Обойдя избу посолонь, Первуша с дружками Борщом и Младом подошёл к Берёзе, Иве и Ольге, дружки встали у него за спиной.

– Красны девицы, не видели зайчика, серебряную шкурку? – спросил жених.

– Отчего же не видели. Знамо, пробегал, – молвила бойкая Берёза.

– А где сыскать его, не подскажете, славницы? – подхватил Борщ.

– Не спеши, добрый молодец, разгадаешь загадки, укажем тебе, где зайчик схоронился, – ответила Ива.

– Что ж, загадывайте, девицы премудрые, – Первуша вздохнул и изобразил глубокую печаль.

– Кругла, да не девка, с хвостом, да не мышь, – загадала свою загадку Ива.

– Ну, это ясно – репа, – ответил доселе молчавший Млад.

– Так вот вам вторая загадка, – продолжила Берёза. – Мать толста, дочь красна, сын храбёр, в небеса ушёл.

Парни задумались, скорее для вида, а разгадал Борщ:

– Та матушка – печь, а дочка с сынком – огонь с дымком.

– Тогда моя загадка, – вступила Ольга. – Говорили в старину, молись – коли собрался на войну, когда идёшь в море – молись тогда вдвое. А перед чем, добрые молодцы, надо молиться втрое?

– Ну и загадку загадала, красна девица, – протянул Борщ. – Пожалуй, разгадать не сумеем. Что, други, отпустим зайчика и по домам разбредёмся?
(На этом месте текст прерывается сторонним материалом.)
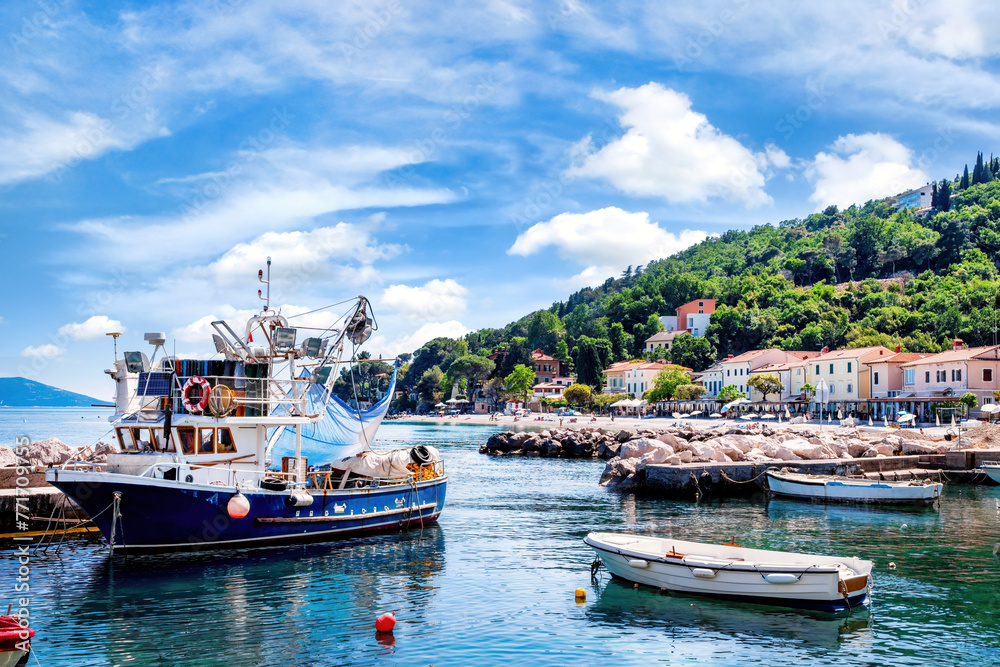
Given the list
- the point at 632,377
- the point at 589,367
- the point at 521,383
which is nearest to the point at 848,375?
the point at 632,377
Уж больно девица разумна да заковыриста, куда как нам с ней справиться, – хитро подмигнул Первуше с Младом явно неравнодушный к Ольге Борщ.

– А зайчик, чудо, как хорош, – в тон ему пропела Ольга. – Шкурка, что паволока заморская, очи – чистые яхонты, – и, глядя прямо в глаза жениху, уверенно и чуть ли не властно добавила: – Отправляйтесь по домам, горе-ловцы, мы нашего зайчика неумёхам не отдадим, мы удальцов разумных ждём.

– Наших ловцов-охотников отправите, других не скоро дождётеся, – крикнула из ватаги какая-то нагловатая девица.

– А ты по себе не суди, – быстро нашлась Берёза.

– Всё верно Берёза подметила, никто видно к девице на двор не заходил, – подхватила Ольга. – Тявкающих псиц ловцам нет нужды разыскивать, они на свист сами бегут, – припечатала она, вызвав смешки в рядах ватажки.

– Знаю я разгадку, девица, – сказал почему-то вдруг оробевший Первуша.

– Молви, – милостиво разрешила Ольга.

– Трижды нужно помолиться, перед тем как пожениться.

– Что ж, верно молвишь, молодец, – также уверенно продолжала Ольга. – Вот он, твой зайчик, помолись, – она указала на свята богов, – и забирай.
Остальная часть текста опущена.